Here are a few more links to weblog posts related to the current RDF/XML/RSS buzz.
DJ has a brief introduction to RDF and its place in RSS.
Leigh Dodds writes on the problem of mining existing knowledge represented in XML and how to mine it into RDF. He notes that people will not be rewriting their data (or applications) to fit RDF; rather, RDF needs as many import tools as it can get. See also his post at Eclectic.
Dorothea seems to think along the same lines as I do, very much so, in fact.
Last, but not least, my CSS example seems to have struck a cord with Joe Gregorio.
One thing that occurred to me while I was reading Dorothea's post was that we need a way for plain XML documents to explicitly declare links to "decorated" versions. There are two natural ways this could be done. (1) An XML file can have a processing instruction linking it to another web resource, just like a <LINK> element is used by HTML pages (for example, this weblog links to my subscription list in OPML, to the RSS feed, and to my blogroll, all using the <LINK> mechanism). (2) An XML file can have a processing instruction which links to an XSLT document that, when applied to the XML document, creates another resource.

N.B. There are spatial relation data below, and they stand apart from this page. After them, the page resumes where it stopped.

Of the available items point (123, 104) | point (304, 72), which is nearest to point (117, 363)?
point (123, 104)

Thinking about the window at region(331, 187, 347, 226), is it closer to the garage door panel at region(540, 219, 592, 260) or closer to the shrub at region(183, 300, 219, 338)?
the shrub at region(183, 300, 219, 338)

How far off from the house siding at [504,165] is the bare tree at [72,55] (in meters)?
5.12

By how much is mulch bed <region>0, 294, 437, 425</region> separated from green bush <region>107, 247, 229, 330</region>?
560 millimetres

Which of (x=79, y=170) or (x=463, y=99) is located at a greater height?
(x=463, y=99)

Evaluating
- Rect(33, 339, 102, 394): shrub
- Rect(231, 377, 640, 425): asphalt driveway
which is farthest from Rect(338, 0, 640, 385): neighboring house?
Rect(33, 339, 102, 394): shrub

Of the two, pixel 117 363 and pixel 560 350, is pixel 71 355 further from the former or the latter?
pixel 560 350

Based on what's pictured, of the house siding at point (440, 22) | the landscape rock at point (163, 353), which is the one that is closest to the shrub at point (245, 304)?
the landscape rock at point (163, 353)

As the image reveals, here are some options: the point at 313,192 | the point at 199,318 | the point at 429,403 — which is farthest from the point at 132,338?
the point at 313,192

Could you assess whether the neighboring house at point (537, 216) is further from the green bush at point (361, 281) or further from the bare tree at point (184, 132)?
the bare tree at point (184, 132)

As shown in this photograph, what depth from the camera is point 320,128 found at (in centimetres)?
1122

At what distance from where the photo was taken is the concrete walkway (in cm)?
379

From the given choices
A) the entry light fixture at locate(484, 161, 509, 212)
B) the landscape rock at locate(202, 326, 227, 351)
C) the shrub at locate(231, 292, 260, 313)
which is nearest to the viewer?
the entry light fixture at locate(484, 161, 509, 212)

You could then have an RSS 2.0 feed, for example, that says "to transform me into an RSS 1.0 document, use this XSLT", or "to transform me into an RDF document, use this XSLT".
(It is not practical to use the XML's xml-stylesheet processing instruction here, because its semantics is that of a "to display this document, first pass it through the stylesheet", which is not what we're after.)
Strangely, although both (1) and (2) seem like natural things to want to do on XML files, I couldn't find any standard saying how to do them.